Despite support from a prominent conservative donor -- outside money came into the race from both sides -- the incumbent slate prevailed, although the margins were close. “The result may not have been reflective of the issue itself,” Morrison says. “With such a low turnout election, it’s hard to say how much this was a factor.”

But a similar fight over transgender access led to record turnout in Fairfield, Iowa. For the past decade, state law has offered anti-discrimination protections based on gender. “Transgender civil rights are written into our constitution,” say state Rep. Phil Miller, who was president of the school board when it set its access policy. “You cannot discriminate against a person if they choose a gender different from their birth.”

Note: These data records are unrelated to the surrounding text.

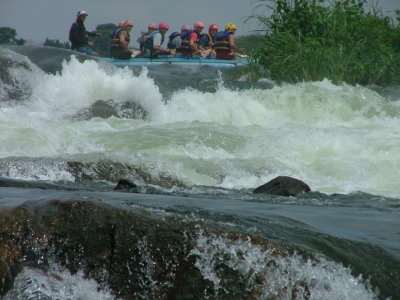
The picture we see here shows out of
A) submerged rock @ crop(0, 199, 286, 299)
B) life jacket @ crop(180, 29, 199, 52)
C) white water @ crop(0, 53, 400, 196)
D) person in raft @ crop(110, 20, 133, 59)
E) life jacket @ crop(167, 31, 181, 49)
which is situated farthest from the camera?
life jacket @ crop(167, 31, 181, 49)

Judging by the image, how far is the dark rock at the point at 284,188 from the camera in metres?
5.36

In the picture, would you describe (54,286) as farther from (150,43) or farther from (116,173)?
(150,43)

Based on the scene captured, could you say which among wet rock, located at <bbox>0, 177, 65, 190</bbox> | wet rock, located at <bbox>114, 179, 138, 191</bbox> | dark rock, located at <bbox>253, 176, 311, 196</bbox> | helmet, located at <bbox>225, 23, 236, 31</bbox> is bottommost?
helmet, located at <bbox>225, 23, 236, 31</bbox>

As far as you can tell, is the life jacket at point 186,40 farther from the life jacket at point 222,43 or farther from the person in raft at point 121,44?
the person in raft at point 121,44

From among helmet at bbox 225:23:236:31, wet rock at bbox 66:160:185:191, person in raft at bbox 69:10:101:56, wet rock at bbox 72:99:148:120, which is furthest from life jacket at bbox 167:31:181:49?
wet rock at bbox 66:160:185:191

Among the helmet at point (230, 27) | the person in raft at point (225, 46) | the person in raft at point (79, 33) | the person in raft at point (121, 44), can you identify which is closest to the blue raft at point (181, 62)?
the person in raft at point (121, 44)

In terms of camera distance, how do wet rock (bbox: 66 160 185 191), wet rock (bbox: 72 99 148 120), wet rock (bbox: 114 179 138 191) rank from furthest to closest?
wet rock (bbox: 72 99 148 120) → wet rock (bbox: 66 160 185 191) → wet rock (bbox: 114 179 138 191)

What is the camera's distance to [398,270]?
10.6 ft

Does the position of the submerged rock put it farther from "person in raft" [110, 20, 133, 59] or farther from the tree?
the tree

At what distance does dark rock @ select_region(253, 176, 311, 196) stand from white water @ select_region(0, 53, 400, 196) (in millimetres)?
887

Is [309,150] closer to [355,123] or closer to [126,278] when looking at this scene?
[355,123]

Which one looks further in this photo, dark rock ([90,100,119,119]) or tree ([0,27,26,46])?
tree ([0,27,26,46])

As in Morrison’s district, the entire slate that opposed the policy lost. “We’ve had no incidents of trans individuals assaulting a cisgender individual,” says Nate Monson, executive director of Iowa Safe Schools, an LGBTQ youth organization. A cisgender indivdual is someone whose gender identity conforms with his or her biological sex. “But we have had instances of trans students being bullied.”

The Trump administration withdrew Obama-era guidance to schools regarding transgender bathroom access. But the issue isn’t likely to fade away anytime soon. Morrison predicts there will continue to be arguments about transgender kids participating in athletics. Individual states or districts may also pursue policies on their own, as with a California district that recently rejected a “model parental rights” proposal to allow charter schools to opt out of transgender instruction.

What’s more, transgender candidates were elected to local school boards in New Hampshire and Pennsylvania in November. “We expect to see more progress and more transgender people and parents of transgender students running for school boards in 2018,” says Harper Jean Tobin, policy director for the National Center for Transgender Equality.